Le chocolat avec Olivier Bajard

- Mis à jour le

Une bûche gourmande en forme de sourire, des truffes en chocolat succulentes, un pain d’épice revisité et toujours autant d’amour pour les Pyrénées-Orientales.

Photo d'illustration : chocolat
Photo d'illustration : chocolat © Getty - Tracey Kusiewicz/Foodie Photography

Alors lui est en vrac : meilleur ouvrier de France pâtissier,  chevalier de la légion d’honneur, champion du monde des métiers du dessert …

On peut le retrouver dans sa belle boutique à Agrosud Perpignan, dans la galerie de la porte d’Espagne mais aussi au cœur de la magnifique citée de Collioure et dans sa boutique numérique, sur son site.

Sa passion du chocolat il sait la cultiver au moins depuis ses 4 ans et maintenant c’est évidemment lui qui transmet son savoir faire et son goût pour la curiosité. D’ailleurs avant d’œuvrer, Olivier a entrepris un tour de France de la profession.

La bûche

Pour les fêtes de fin d’année, il était une fois une bûche en forme de sourire, le smiley.

Olivier Bajard

Une mousse au chocolat avec un grand cru de Sao Tomé, un croustillant praliné noisette maison.

Le chocolat, un fil conducteur de la vie

Il se grignote, se déguste, se pourlèche fondu, en papillotes, en carrés, en truffes, sous des formes différentes, à chacune et chacun son plaisir chocolaté ! 

Olivier Bajard

Cette année on a fait les truffes avec une vanille qui est rare, la vanille bleue de la Réunion. Puis après on a les coffrets prestiges où on a 25 bonbons de chocolats tous identitaires.

Le pain d’épice

C’est parfois comme on dit une « madeleine de Proust », une saveur d’enfance, un souvenir de naguère qui sait ressurgir. Le pain d’épice c’est aussi le rayon d’Olivier.

Olivier Bajard

Je le fait comme j’aime le manger en restant moelleux et puis pas trop parfumé avec les épices quand même.

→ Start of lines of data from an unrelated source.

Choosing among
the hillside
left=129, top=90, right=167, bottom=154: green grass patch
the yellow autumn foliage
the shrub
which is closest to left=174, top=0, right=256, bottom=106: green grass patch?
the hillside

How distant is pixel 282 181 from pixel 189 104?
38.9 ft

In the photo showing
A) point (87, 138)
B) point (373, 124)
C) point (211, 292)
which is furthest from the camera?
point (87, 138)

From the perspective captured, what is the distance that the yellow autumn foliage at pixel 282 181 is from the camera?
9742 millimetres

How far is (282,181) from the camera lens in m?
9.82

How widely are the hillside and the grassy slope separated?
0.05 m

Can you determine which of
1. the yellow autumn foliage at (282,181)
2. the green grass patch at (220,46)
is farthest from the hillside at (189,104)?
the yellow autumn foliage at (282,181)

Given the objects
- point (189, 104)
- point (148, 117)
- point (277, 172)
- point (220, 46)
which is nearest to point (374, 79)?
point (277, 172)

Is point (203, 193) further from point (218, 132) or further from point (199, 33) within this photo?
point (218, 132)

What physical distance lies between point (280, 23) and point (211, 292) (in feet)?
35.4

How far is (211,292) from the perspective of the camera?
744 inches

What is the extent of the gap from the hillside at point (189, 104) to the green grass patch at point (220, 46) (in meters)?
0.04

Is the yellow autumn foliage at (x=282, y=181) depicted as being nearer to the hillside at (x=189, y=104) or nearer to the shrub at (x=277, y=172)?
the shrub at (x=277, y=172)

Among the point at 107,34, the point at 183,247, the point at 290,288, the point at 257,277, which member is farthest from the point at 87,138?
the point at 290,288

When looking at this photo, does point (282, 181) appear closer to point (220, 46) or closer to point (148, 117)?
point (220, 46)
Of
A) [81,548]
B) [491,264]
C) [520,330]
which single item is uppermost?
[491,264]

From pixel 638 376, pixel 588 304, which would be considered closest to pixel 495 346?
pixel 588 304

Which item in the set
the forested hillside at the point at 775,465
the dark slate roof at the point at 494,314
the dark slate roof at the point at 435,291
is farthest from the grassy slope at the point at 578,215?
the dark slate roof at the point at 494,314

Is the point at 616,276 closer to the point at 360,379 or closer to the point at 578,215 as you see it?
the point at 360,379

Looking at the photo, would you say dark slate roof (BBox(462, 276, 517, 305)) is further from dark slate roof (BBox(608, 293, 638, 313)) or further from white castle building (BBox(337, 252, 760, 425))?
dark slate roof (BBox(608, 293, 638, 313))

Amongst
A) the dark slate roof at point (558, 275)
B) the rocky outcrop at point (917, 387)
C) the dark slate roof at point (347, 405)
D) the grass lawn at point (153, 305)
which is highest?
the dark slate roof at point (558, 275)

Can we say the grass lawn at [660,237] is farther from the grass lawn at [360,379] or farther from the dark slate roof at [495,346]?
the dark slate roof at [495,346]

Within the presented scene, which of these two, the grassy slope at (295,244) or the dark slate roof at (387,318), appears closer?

Un repère, le Pays Catalan

Quelle terre, quel panorama, quel recueil de saveurs ici dans les Pyrénées-Orientales entre le Canigó et la méditerranée.

Olivier Bajard

Quand je sors du travail, je regarde les montagnes ça y est je suis transposé, il n’y a pas besoin de chercher l’eldorado alors qu’on l’a au pied de la maison.